TASK REQUIREMENTS.
1. List every university and publication named in the consumerism passage.
2. According to the consumerism passage, what does Roy Baumeister say self-control is developed like?
3. Continue the consumerism passage from the point where it stops.

SUPPLIED PASSAGE.

• • • •

And even if you arrived at a store to responsibly just buy the gift you need, you can still be drawn in by the dreaded “impulse” buy, even if you think you’re clever.

Research from Stanford University has shown that a shopper who came in for an item they actually needed is more likely to buy unrelated items and fall victim to what Uzma Khan calls “shopping momentum” when the shopper completed the errand, such as buying a gift or grocery shopping. That means the shopper seems to want to reward his or herself by adding additional items to her cart, whether it’s in real life or online.

The effects of an obsession with materialism—especially as someone saddled with student loan debt or who is simply trying to stay within budget without a second job—can be crippling on a personal and societal level. Over the past two decades, Americans have successfully found ways to work longer hours and take on more debt to keep up with the proverbial Jones’ new things, and yet, you guessed it, we’re not any happier or healthier.

How to fight back.

So how do you fight back against compulsive consumerism—especially when you’re being hit left and right with $540 billion worth of marketing messages designed specifically to draw you in? University of Florida psychologist Roy Baumeister, says the self-control needed to survive is developed “like a muscle,” the Stanford Alumni Magazine reports. The idea is that the best way to make good decisions is to practice good self-control, challenge it, and try it again, knowing that sometimes you might fall short if you’re tired, just like you would with any new workout regimen.

• • • •

PROVIDED INFORMATION.
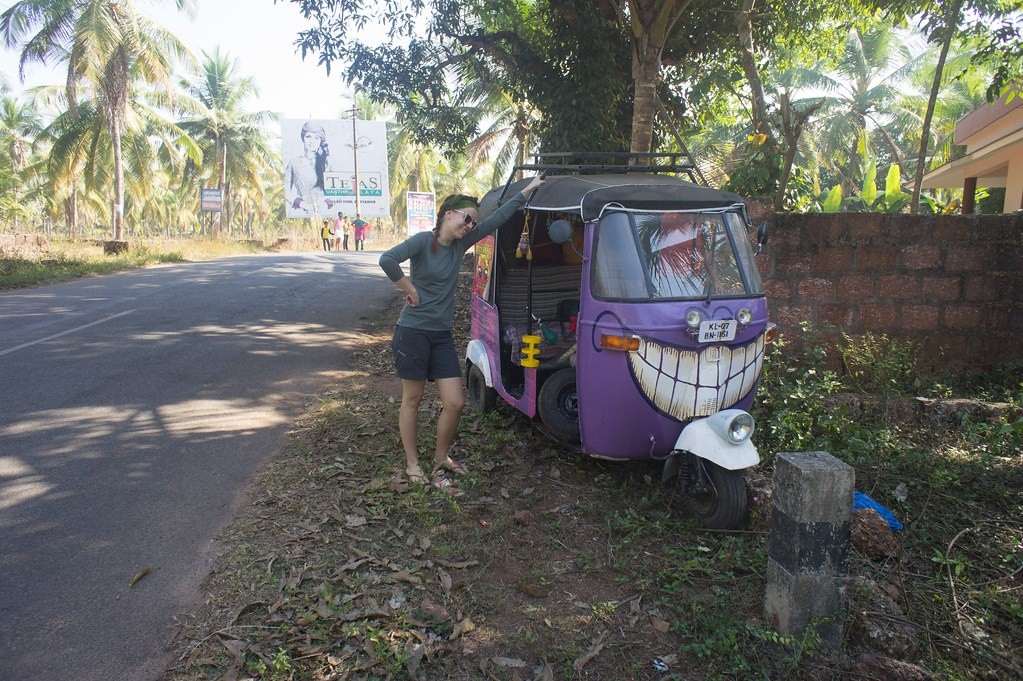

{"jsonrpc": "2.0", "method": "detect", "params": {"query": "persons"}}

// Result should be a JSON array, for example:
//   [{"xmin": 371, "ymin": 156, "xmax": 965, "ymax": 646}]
[
  {"xmin": 321, "ymin": 212, "xmax": 369, "ymax": 252},
  {"xmin": 378, "ymin": 174, "xmax": 547, "ymax": 488}
]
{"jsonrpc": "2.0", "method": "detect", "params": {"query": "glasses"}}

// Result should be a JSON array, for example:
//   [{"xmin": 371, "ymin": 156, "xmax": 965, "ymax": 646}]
[{"xmin": 452, "ymin": 208, "xmax": 477, "ymax": 230}]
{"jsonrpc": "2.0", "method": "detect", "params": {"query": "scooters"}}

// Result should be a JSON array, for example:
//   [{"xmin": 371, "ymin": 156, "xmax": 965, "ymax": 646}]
[{"xmin": 460, "ymin": 151, "xmax": 774, "ymax": 530}]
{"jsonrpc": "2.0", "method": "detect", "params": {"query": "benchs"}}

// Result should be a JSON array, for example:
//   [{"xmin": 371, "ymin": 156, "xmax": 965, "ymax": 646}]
[{"xmin": 498, "ymin": 264, "xmax": 644, "ymax": 367}]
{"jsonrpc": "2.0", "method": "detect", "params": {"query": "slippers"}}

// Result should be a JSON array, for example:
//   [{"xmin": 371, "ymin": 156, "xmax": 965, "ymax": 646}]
[
  {"xmin": 432, "ymin": 457, "xmax": 469, "ymax": 475},
  {"xmin": 406, "ymin": 467, "xmax": 430, "ymax": 485}
]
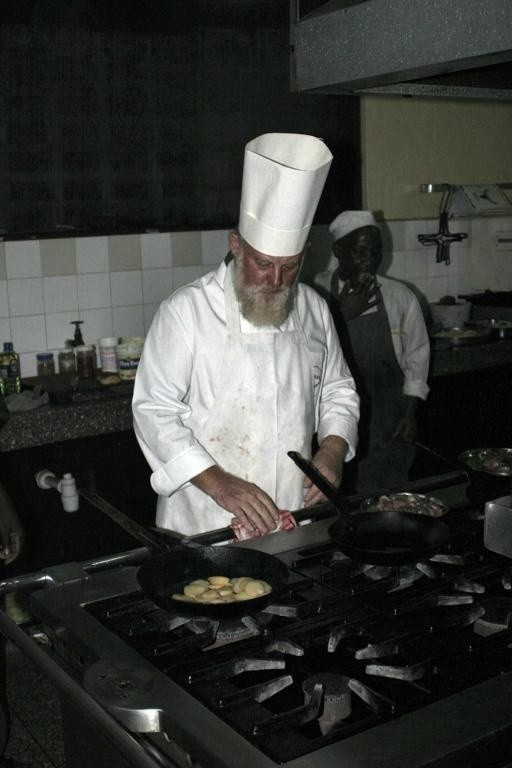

• • • •

THE ANSWERS.
1. Stanford University, University of Florida, Stanford Alumni Magazine

2. Like a muscle.

3.
For even more inspiration, the Center for a New American Dream has shared several resources for a new way to approach the holiday season altogether.

“We try to get people engaged in being ‘citizens’ and not thinking of themselves as just ‘consumers,’” Wendy Philleo, executive director of the Center, told ATTN:. “What gives us the most satisfaction is spending time with people. If you feel like you want to shop, stop and take a look at why...the high [from shopping] is very short-lived.”

In a somewhat radical departure from "Black Friday" and the normal shopping frenzy that begins at the start of November, the Center for a New American Dream’s SoKind: the Alternative Gift Registry offers people a way to celebrate special occasions in a more mindful, sustainable and personal way with gifts of time, experience, skill-sharing, home-made and secondhand gifts rather than more stuff from big box stores. (Take that, FOMO.)

“This is good for all of us,” Philleo added, noting that this kind of approach is a “win-win” for communities and individuals alike. “It’s the Millennials driving this trend in valuing experience over goods in the sharing economy. It makes me hopeful.”